Intelligence Track

Design

1 June 2026

The Brief

Today's issue is dominated by a single structural theme: the gap between AI as a product announcement and AI as a working operational system is closing — and the teams that close it first are changing what competitive means in travel.

The Expedia and Indian OTA AI divide stories read together, and they should: one shows the global ceiling rising, the other shows that most Indian players are still finding the floor. Cleartrip's absence from the Skift earnings analysis is the sharpest signal in today's batch — not because it confirms a product gap, but because it confirms a perception gap, and in a market where investor and supplier confidence follows narrative, that distinction matters less than it should. The three product and design pieces — on agentic PM workflows, probabilistic done criteria, and motion judgement — point toward the same operational conclusion: shipping AI features with pre-AI processes will produce AI products that feel like pre-AI products. The team should be asking not just what AI features are on the roadmap, but whether the rituals, roles, and review practices around those features have been updated to match. The window to get ahead of this is narrower than it looks.

Reading as

AI & Design

What "done" means when you're shipping AI features

Gothelf argues that AI features break the standard sprint-completion model because behaviour is probabilistic, not deterministic — 'all tests passed' no longer means the feature works as intended in production. He proposes replacing binary done criteria with ongoing outcome monitoring, explicitly separating technical completeness from behavioural correctness.

Why it matters

Product teams shipping AI-assisted search, pricing recommendations, or chat support cannot rely on QA-gate release cycles — without updated definitions of done, they will consistently ship features that pass review and fail users.

HeyDesigner·1 Jun 2026
I Don't Review the Code. I Review the Artifacts.

Paweł Huryn documents a working model for PMs in agentic engineering: instead of reading code, PMs review the outputs of AI-assisted development — specs, test results, generated documentation, deployment artefacts — and use a prompt library to direct agent workflows. He frames this as the new core PM competency, not a shortcut.

Why it matters

If artifact review replaces code review as the PM's technical interface, the skill profile for product roles shifts — travel PMs who can direct agentic workflows will operate with a larger effective surface area than those who cannot, compressing delivery timelines on feature work.

Product Compass·1 Jun 2026

Also in AI & Design

A new recurring digest curating open-source agentic tooling from GitHub, covering a YC-founder personal knowledge agent, a unified filesystem abstraction for AI agents, and high-star repositories reaching mainstream adoption. Framed for practitioners building with or evaluating agent infrastructure.

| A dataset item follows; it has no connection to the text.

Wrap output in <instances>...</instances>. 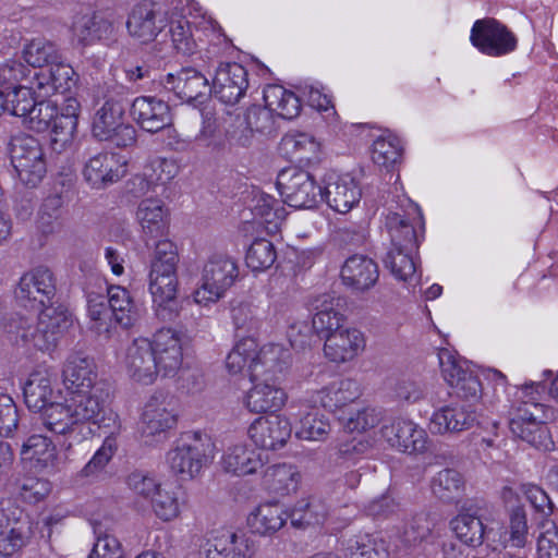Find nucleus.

A non-technical talent leader documents shipping a fitness app to the App Store using AI coding tools and AI-generated video assets with no engineering support, from idea to live product in weeks. The piece functions as a case study in what AI-assisted development makes possible for non-engineers today.

Design Systems

Also in Design Systems

Fontastic SpaceHeyDesigner

A tool that generates mathematically optimal font pairings by analysing typographic compatibility metrics rather than relying on curatorial taste or convention — outputs ranked pairing recommendations with rationale.

Design Ops

Train your judgement

A practical training exercise in motion design judgement: side-by-side animation comparisons force the reader to identify what separates technically correct motion from motion that actually feels right — naming the specific properties (easing, timing, spatial arc) that produce the difference. Written as a pre-emptive argument against shipping AI-generated motion code uncritically.

Why it matters

As AI code generation reaches UI animation, design teams that cannot articulate quality criteria will lose the ability to QA their own output — which degrades perceived quality at precisely the moments (transitions, feedback states) that build or break booking trust.

HeyDesigner·1 Jun 2026
Expedia Names Ex-Pinterest Exec to Lead Ads. The Pitch: Real Bookings, Not Intent.

Expedia has hired a former Pinterest advertising executive to run its ads business with a repositioning pitch: selling suppliers on conversion-linked inventory (confirmed bookings) rather than intent-signal impressions. The move targets hotel and airline advertisers frustrated with upper-funnel spend that doesn't close.

Why it matters

A booking-outcome ad model changes the supplier relationship — hotels and airlines will shift co-op budgets toward OTAs that can prove closed revenue, which reshapes who gets premium inventory placement and at what margin.